# Churn Prediction: Exploratory Data Analysis (EDA)

In this notebook, we perform EDA with a specific goal: **identify drivers of churn and potential data leakage**.

## Goals
1. Understand data structure and quality
2. Identify leakage risks (e.g., features unrelated to prediction time)
3. Discover non-linear relationships
4. Check for Simpson's Paradox

In [None]:
import pandas as pd
import numpy as np
import matplotlib.pyplot as plt
import seaborn as sns

# Settings for cleaner output
pd.set_option('display.max_columns', None)
plt.style.use('seaborn-v0_8-whitegrid')

In [None]:
# Load Data
df = pd.read_csv('data/telco_churn.csv')
print(f"Shape: {df.shape}")
df.head()

## 1. Data Cleaning & Type correction

**Observation**: `TotalCharges` is object type, should be float. Why?
Let's investigate.

In [None]:
# Check non-numeric values
print(df['TotalCharges'].value_counts().sort_index().head())

# Discovery: Empty strings " " for new customers (tenure=0)

> **DECISION CHECKPOINT 1**: How to handle missing TotalCharges?
>
> Options:
> A. Drop rows (loss of 11 new customers)
> B. Fill with 0 (logical, they haven't paid yet)
> C. Fill with mean (bad, ignores tenure)
>
> **Decision**: Fill with 0. New customers have paid 0 total.

In [None]:
# Convert to numeric, coercing errors to NaN
df['TotalCharges'] = pd.to_numeric(df['TotalCharges'], errors='coerce')
df['TotalCharges'] = df['TotalCharges'].fillna(0)

# Convert Churn to binary (Target)
df['Churn'] = (df['Churn'] == 'Yes').astype(int)

## 2. Target Distribution

Checking for class imbalance.

In [None]:
churn_rate = df['Churn'].mean()
print(f"Churn Rate: {churn_rate:.1%}")

plt.figure(figsize=(6, 4))
sns.countplot(x='Churn', data=df)
plt.title('Class Imbalance Check')
plt.show()

> **Insight**: 26.5% churn rate. This is imbalanced but not extreme (like 1% fraud).
> **Consequence**: Accuracy will be misleading (baseline 73.5%). We must use Precision/Recall/F1.

## 3. Numerical Features Analysis

In [None]:
num_cols = ['Tenure', 'MonthlyCharges', 'TotalCharges']

fig, axes = plt.subplots(1, 3, figsize=(18, 5))
for i, col in enumerate(num_cols):
    if col in df.columns:
        sns.histplot(data=df, x=col, hue='Churn', kde=True, ax=axes[i], multiple="stack")
        axes[i].set_title(f'{col} Distribution by Churn')
plt.tight_layout()
plt.show()

## 4. Categorical Analysis

Which services drive churn?

In [None]:
services = ['PhoneService', 'InternetService', 'OnlineSecurity', 'TechSupport', 'StreamingTV']

plt.figure(figsize=(15, 10))
for i, col in enumerate(services):
    plt.subplot(2, 3, i+1)
    sns.barplot(x=col, y='Churn', data=df, ci=None)
    plt.title(f'Churn Rate by {col}')
    plt.axhline(churn_rate, color='red', linestyle='--', label='Avg Churn')
plt.tight_layout()
plt.legend()
plt.show()

## 5. Detecting Simpson's Paradox

Is contract type the real driver, or is it tenure?

In [None]:
# Create tenure groups
df['tenure_group'] = pd.cut(df['tenure'], bins=[0, 12, 24, 48, 72], labels=['0-1yr', '1-2yr', '2-4yr', '4+yr'])

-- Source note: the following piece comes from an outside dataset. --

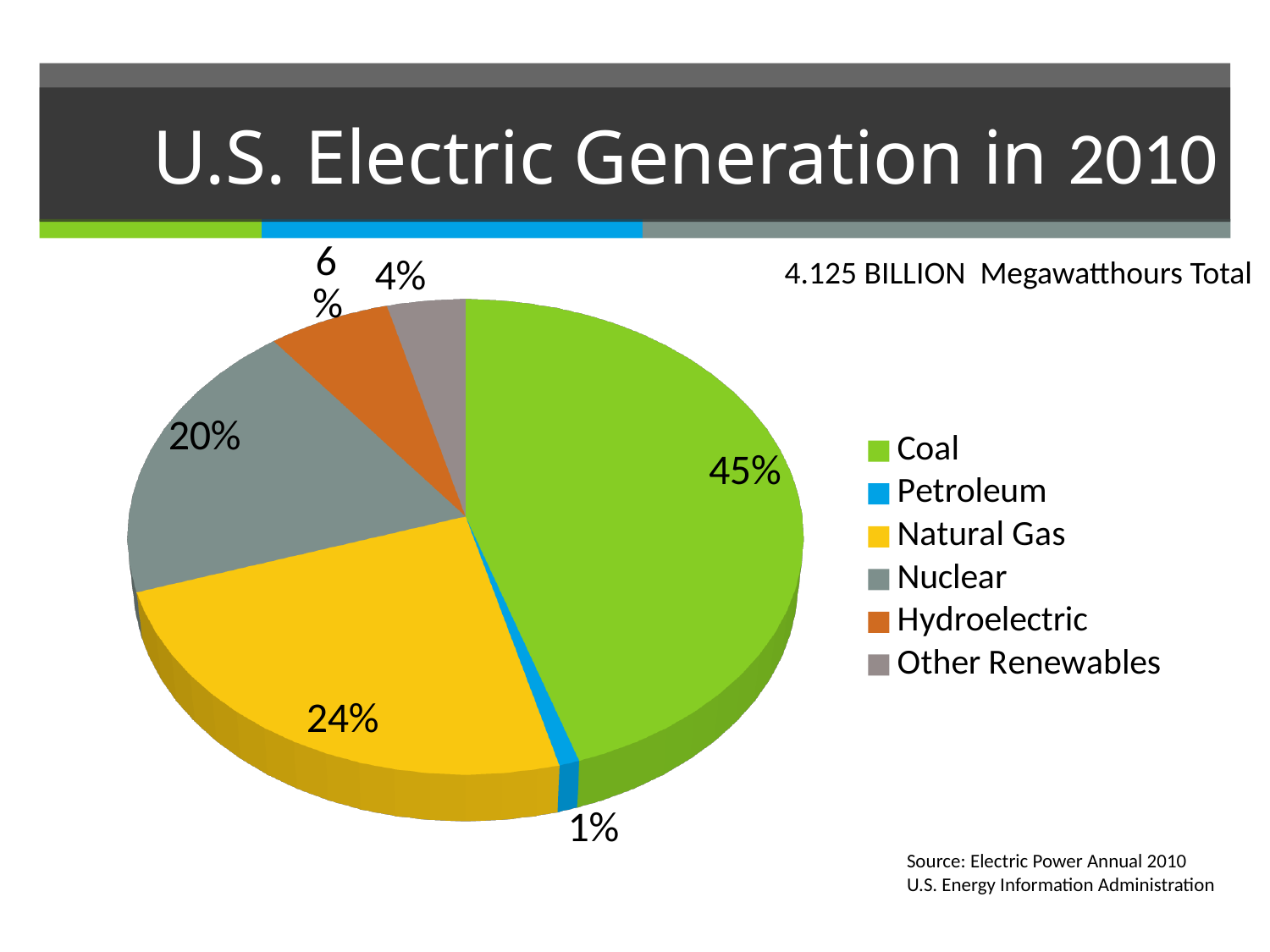
What share of U.S. electric generation in 2010 came from Petroleum? 1% What kind of chart is shown on the slide? Pie chart Which source has the smallest share of the pie? Petroleum How many categories does the legend list? 6 What share of U.S. electric generation in 2010 came from Natural Gas? 24% Which has a larger share, Nuclear or Hydroelectric? Nuclear What share of U.S. electric generation in 2010 came from Nuclear? 20% What share of U.S. electric generation in 2010 came from Hydroelectric? 6% What share of U.S. electric generation in 2010 came from Coal? 45% How many percentage points larger is the Coal share than the Natural Gas share? 21 What total generation figure is stated on the slide? 4.125 BILLION Megawatthours Which source has the largest share of the pie? Coal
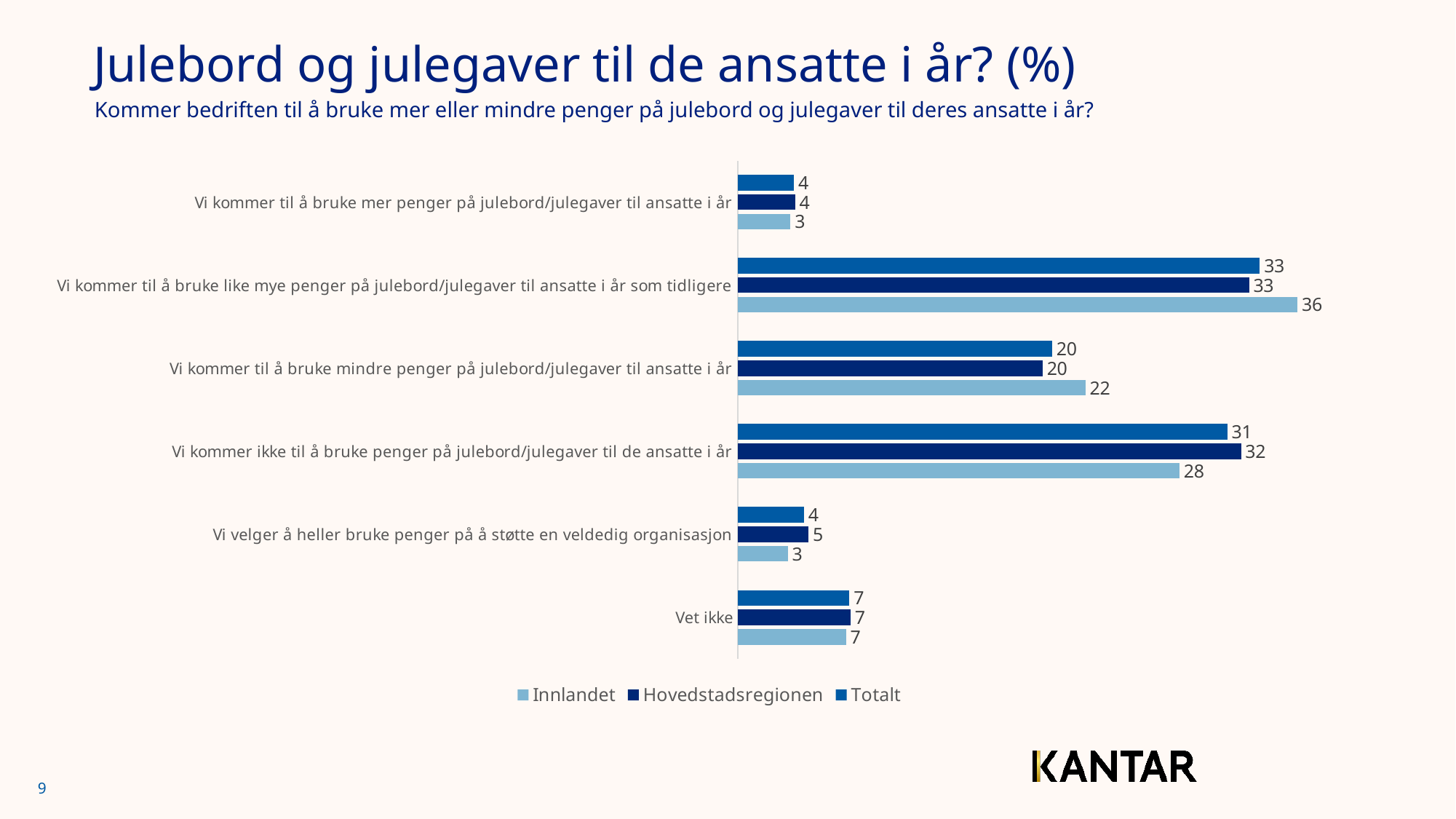
What is the difference between the Innlandet and Hovedstadsregionen values for "Vi kommer ikke til å bruke penger på julebord/julegaver til de ansatte i år"? 4 How many categories are shown on the chart? 6 For "Vi kommer til å bruke mindre penger på julebord/julegaver til ansatte i år", which is larger: the Innlandet value or the Totalt value? Innlandet What is the Hovedstadsregionen value for "Vi kommer ikke til å bruke penger på julebord/julegaver til de ansatte i år"? 32 What is the Innlandet value for "Vi kommer til å bruke like mye penger på julebord/julegaver til ansatte i år som tidligere"? 36 How many series does the legend list? 3 Which series is shown in the lightest blue colour in the legend? Innlandet What is the Totalt value for "Vi kommer til å bruke mindre penger på julebord/julegaver til ansatte i år"? 20 What is the Innlandet value for "Vi velger å heller bruke penger på å støtte en veldedig organisasjon"? 3 What kind of chart is shown on the slide? Bar chart Which category has the highest Innlandet value? Vi kommer til å bruke like mye penger på julebord/julegaver til ansatte i år som tidligere Which category has the lowest Hovedstadsregionen value? Vi kommer til å bruke mer penger på julebord/julegaver til ansatte i år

# Check churn by Contract type within tenure groups
pivot = df.pivot_table(index='tenure_group', columns='Contract', values='Churn', aggfunc='mean')
sns.heatmap(pivot, annot=True, fmt='.0%', cmap='Reds')
plt.title('Churn Rate by Tenure Group AND Contract')
plt.show()

> **DECISION CHECKPOINT 2**: Interpret the Heatmap
>
> - **Month-to-month** contracts have high churn (40-50%) ONLY in the first year.
> - Long-term month-to-month customers (4+ years) churn at 28% - much lower!
> - **One year** contracts in 0-1yr tenure churn at 12%.
>
> **Conclusion**: Interaction between Tenure and Contract is critical. We must use a model that captures interactions (Random Forest/XGBoost) or explicitly engineer this feature for linear models.